Segundo o artigo 2.o, alínea c), da diretiva fusões:

«Para efeitos da presente diretiva, entende‑se por

[…]

c)

“Entrada de ativos”: a operação pela qual uma sociedade transfere, sem que seja dissolvida, o conjunto ou um ou mais ramos da sua atividade para outra sociedade, mediante entrega de títulos representativos do capital social da sociedade beneficiária da entrada;

[…]»

4

O artigo 10.o, n.o 2, desta diretiva prevê:

«[…] [S]empre que o Estado‑Membro da sociedade contribuidora aplique um regime de tributação do lucro mundial, esse Estado terá direito a tributar os lucros ou as mais‑valias do estabelecimento estável verificados por ocasião da fusão, da cisão ou da entrada de ativos, desde que autorize a dedução do imposto que, na falta das disposições da presente diretiva, incidiria sobre tais lucros ou mais‑valias no Estado em que está situado o estabelecimento estável e admita aquela dedução do mesmo modo e pelo mesmo montante que teria aplicado se o imposto tivesse efetivamente sido liquidado e pago.»

Direito finlandês

5

Nos termos do § 9, n.o 1, primeiro parágrafo, da tuloverolaki (Lei relativa ao imposto sobre os rendimentos), são devedoras do imposto sobre os rendimentos as pessoas singulares, as pessoas coletivas, as situações de contitularidade de rendimentos e a herança indivisa que estejam estabelecidas na Finlândia, incidindo o imposto sobre os rendimentos recebidos na Finlândia e noutros locais (obrigação tributária ilimitada).

6

A diretiva fusões foi transposta para o direito finlandês pela laki elinkeinotulon verottamisesta annetun lain muuttamisesta (1733/1995) [Lei que altera a lei relativa à fiscalidade dos rendimentos de atividades económicas (1733/1995)], de 29 de dezembro de 1995, que entrou em vigor em 1 de janeiro de 1996.

7

O § 52 e, terceiro parágrafo, da elinkeinotulon verottamisesta annettu laki (lei relativa à fiscalidade dos rendimentos de atividades económicas), conforme alterada (a seguir «EVL»), estabelece o seguinte:

«Se os ativos e as dívidas entrados estiverem associados a um estabelecimento estável, situado noutro Estado‑Membro da União Europeia, de uma pessoa coletiva nacional, o provável preço de cessão dos ativos e as provisões deduzidas na tributação do estabelecimento estável são integrados no rendimento tributável da sociedade contribuidora. Do imposto devido na Finlândia sobre este rendimento é deduzido o imposto que teria sido devido sobre o mesmo rendimento no Estado em que se situa este estabelecimento estável se as disposições da [diretiva fusões] referida no § 52 não se aplicassem.»

8

Resulta da exposição de motivos do projeto de lei que conduziu à adoção da lei que altera a lei relativa à fiscalidade dos rendimentos de atividades económicas que o § 52 e, terceiro parágrafo, da EVL, que transpõe para o direito finlandês a derrogação prevista no artigo 10.o, n.o 2, da diretiva fusões, diz respeito à situação em que, devido à transferência dos ativos de um estabelecimento estável não residente para uma sociedade igualmente não residente, esses ativos deixam de estar abrangidos pela soberania fiscal da Finlândia. Nessa situação, o valor de mercado dos ativos transferidos, bem como as provisões anteriormente deduzidas quando da tributação na Finlândia desse estabelecimento estável, são integrados no rendimento tributável deste último no ano fiscal em que a operação teve lugar. O imposto devido à Finlândia sobre o rendimento a realizar é deduzido do imposto que incidiria sobre o mesmo rendimento no Estado‑Membro do referido estabelecimento estável se esta diretiva não se aplicasse.

## REQUISITOS
Responda às seguintes perguntas com base no excerto sobre a diretiva fusões:
(a) Na definição de «entrada de ativos», mediante a entrega de que títulos se faz a transferência?
(b) Em que data entrou em vigor a Lei 1733/1995?
(c) Segundo o § 9, n.o 1, primeiro parágrafo, da lei relativa ao imposto sobre os rendimentos, sobre que rendimentos incide o imposto?
As linhas não são necessárias para resolver o exercício.

Itens armazenados de uma coleção
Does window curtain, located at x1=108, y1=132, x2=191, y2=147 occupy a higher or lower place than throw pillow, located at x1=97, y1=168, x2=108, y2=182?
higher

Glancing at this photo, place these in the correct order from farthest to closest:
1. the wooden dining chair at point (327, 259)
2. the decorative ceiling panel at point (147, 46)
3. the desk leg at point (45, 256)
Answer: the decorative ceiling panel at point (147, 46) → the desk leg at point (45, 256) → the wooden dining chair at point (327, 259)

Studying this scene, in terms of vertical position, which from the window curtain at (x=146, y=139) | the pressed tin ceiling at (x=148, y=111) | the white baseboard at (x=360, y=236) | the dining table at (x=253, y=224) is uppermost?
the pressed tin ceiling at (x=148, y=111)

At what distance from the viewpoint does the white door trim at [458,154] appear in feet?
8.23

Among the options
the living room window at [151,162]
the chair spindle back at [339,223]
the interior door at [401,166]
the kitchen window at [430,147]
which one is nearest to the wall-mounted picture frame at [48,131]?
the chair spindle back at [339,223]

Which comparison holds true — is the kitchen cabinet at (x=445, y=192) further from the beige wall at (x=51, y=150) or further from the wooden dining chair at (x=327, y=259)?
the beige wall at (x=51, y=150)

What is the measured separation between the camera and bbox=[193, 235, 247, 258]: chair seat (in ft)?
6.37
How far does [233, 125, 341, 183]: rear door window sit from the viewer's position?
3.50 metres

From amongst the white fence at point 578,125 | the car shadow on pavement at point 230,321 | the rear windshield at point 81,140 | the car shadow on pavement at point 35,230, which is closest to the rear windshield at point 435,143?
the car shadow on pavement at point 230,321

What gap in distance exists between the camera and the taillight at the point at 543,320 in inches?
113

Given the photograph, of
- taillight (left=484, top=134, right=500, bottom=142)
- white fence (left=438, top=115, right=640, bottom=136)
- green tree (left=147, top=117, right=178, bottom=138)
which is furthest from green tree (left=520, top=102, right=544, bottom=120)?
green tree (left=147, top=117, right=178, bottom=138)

## RESOLUÇÃO DO PROBLEMA
(a) Mediante a entrega de títulos representativos do capital social da sociedade beneficiária da entrada.
(b) Em 1 de janeiro de 1996.
(c) Sobre os rendimentos recebidos na Finlândia e noutros locais.